::: Data extract
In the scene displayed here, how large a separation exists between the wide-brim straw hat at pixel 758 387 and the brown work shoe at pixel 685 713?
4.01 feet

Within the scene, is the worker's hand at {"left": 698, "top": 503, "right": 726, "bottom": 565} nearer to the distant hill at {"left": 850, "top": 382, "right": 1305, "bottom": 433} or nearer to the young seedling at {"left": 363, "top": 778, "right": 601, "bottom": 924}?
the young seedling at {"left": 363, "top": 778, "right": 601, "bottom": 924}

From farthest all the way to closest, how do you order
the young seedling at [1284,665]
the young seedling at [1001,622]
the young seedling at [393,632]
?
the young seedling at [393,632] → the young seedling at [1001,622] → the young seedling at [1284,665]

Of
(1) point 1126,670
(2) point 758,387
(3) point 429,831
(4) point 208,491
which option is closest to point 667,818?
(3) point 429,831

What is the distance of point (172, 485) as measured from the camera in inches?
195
::::::
Reproduce all of the records above verbatim, keeping every line, number, and bracket in its original place.

**Reply:**
In the scene displayed here, how large a separation exists between the wide-brim straw hat at pixel 758 387 and the brown work shoe at pixel 685 713?
4.01 feet

Within the scene, is the worker's hand at {"left": 698, "top": 503, "right": 726, "bottom": 565} nearer to the distant hill at {"left": 850, "top": 382, "right": 1305, "bottom": 433} or nearer to the young seedling at {"left": 363, "top": 778, "right": 601, "bottom": 924}?
the young seedling at {"left": 363, "top": 778, "right": 601, "bottom": 924}

From farthest all the way to closest, how do you order
the young seedling at [1284,665]
the young seedling at [1001,622]
the young seedling at [393,632]
?
the young seedling at [393,632] → the young seedling at [1001,622] → the young seedling at [1284,665]

Of
(1) point 1126,670
(2) point 758,387
(3) point 429,831
(4) point 208,491
which option is closest to point 667,818?
(3) point 429,831

What is the distance of point (172, 485) as measured from the camera in inches?
195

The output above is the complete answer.